Article 11: Suspension and termination

  1. Without prejudice to other rights under the law and/or the Agreement and/or these GTCS, FB is entitled to suspend (opschorten) its obligations or, without any notice of default or judicial intervention being required, terminate (ontbinden) the Agreement in full or in part by means of a writer notice to the Buyer if:
    1. the Buyer fails to fulfil any of its obligations or fails to fulfil them properly in time;
    2. FB has good grounds to fear that the Buyer will default in the fulfilment of one or more of its obligations;
    3. the Buyer is declared bankrupt or its bankruptcy has been applied for;
    4. the Buyer has been granted a, whether or not provisional, suspension of payments or an application has been filed for that purpose;
    5. the Buyer is declared subject to a statutory debt rescheduling scheme or an application has been filed for that purpose;
    6. the business of the Buyer is liquidated; or
    7. the assets of the Buyer are subject to executory attachment (executoriaal beslag) or subject to prejudgment attachment (conservatoir beslag) which is not lifted within one month of the date of attachment.
  2. If FB terminates the Agreement in full or in part, it is not obliged to pay any compensation and all its claims against the Buyer will immediately become payable in full.

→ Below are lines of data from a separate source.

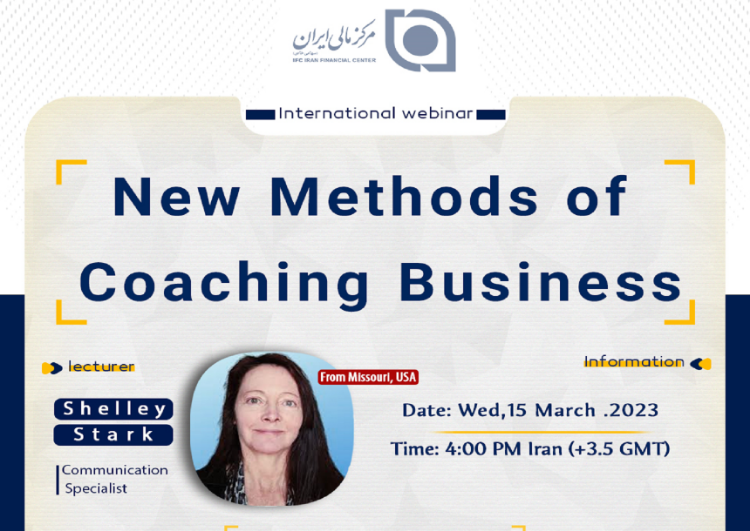 Picture of (Coaching in a busines )International Webinar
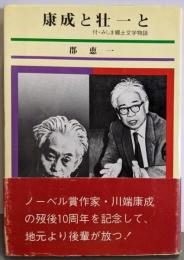康成と壮一と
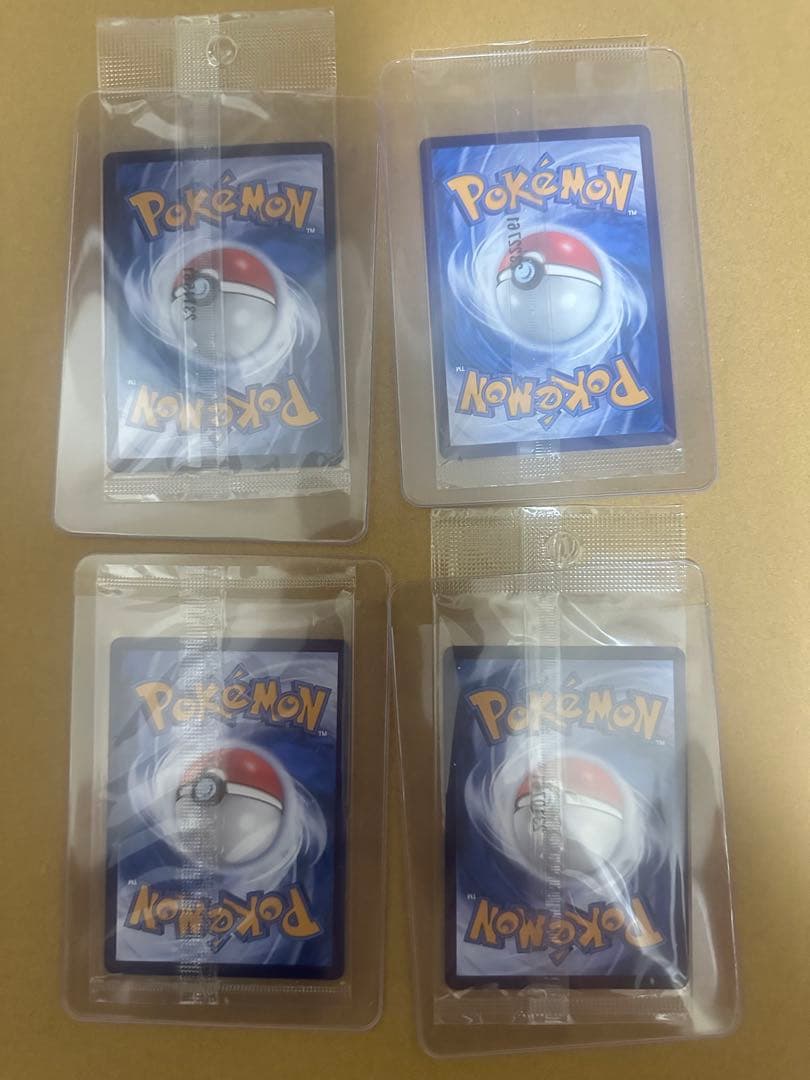 ポケモンカード本日限定バティックシャツを着たピカチュウ 4枚セット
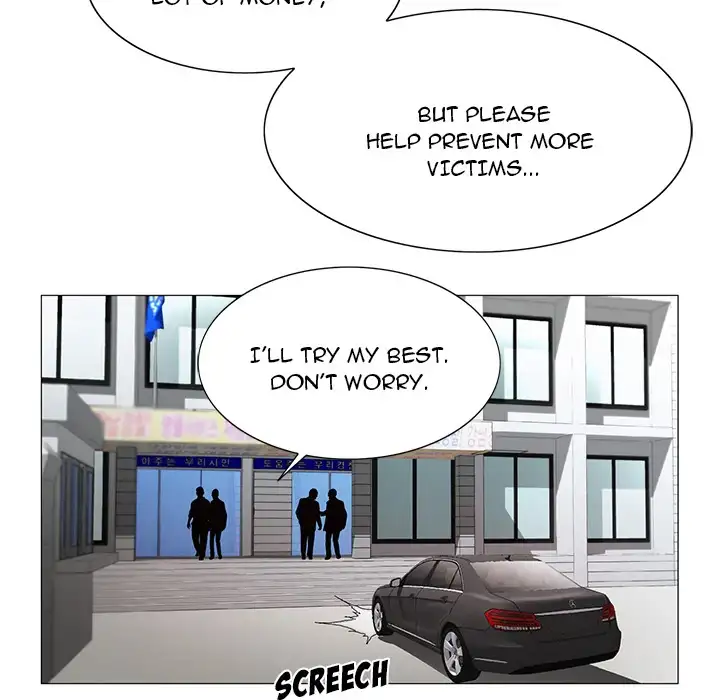 Jeopardy Chapter 16 - Page 42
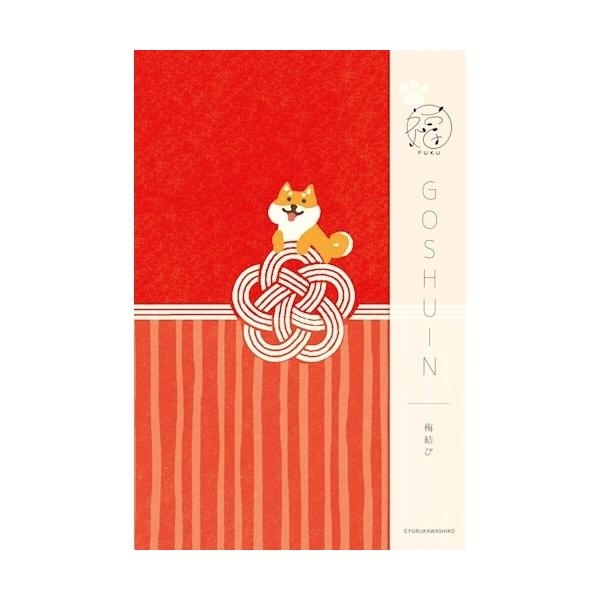 御朱印帳 福 梅結び イヌ ジャバラ式 美濃和紙 縁起柄 スタンプ帳 アルバム 旅行 神社仏閣巡り かわいい 古川紙工 [01] 〔合計1100円以上で購入可〕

Article 12: Applicable law and disputes

  1. All Agreements and transactions shall be governed by Dutch law with the inclusion of the UN Convention on Contracts for the International Sale of Goods (CISG).
  2. Any dispute that may arise between FB and the Buyer will be exclusively adjudicated by the District Court of Limburg, location Roermond, without prejudice to the right of FB to summon the Buyer to appear before the court which has jurisdiction according to the law or convention.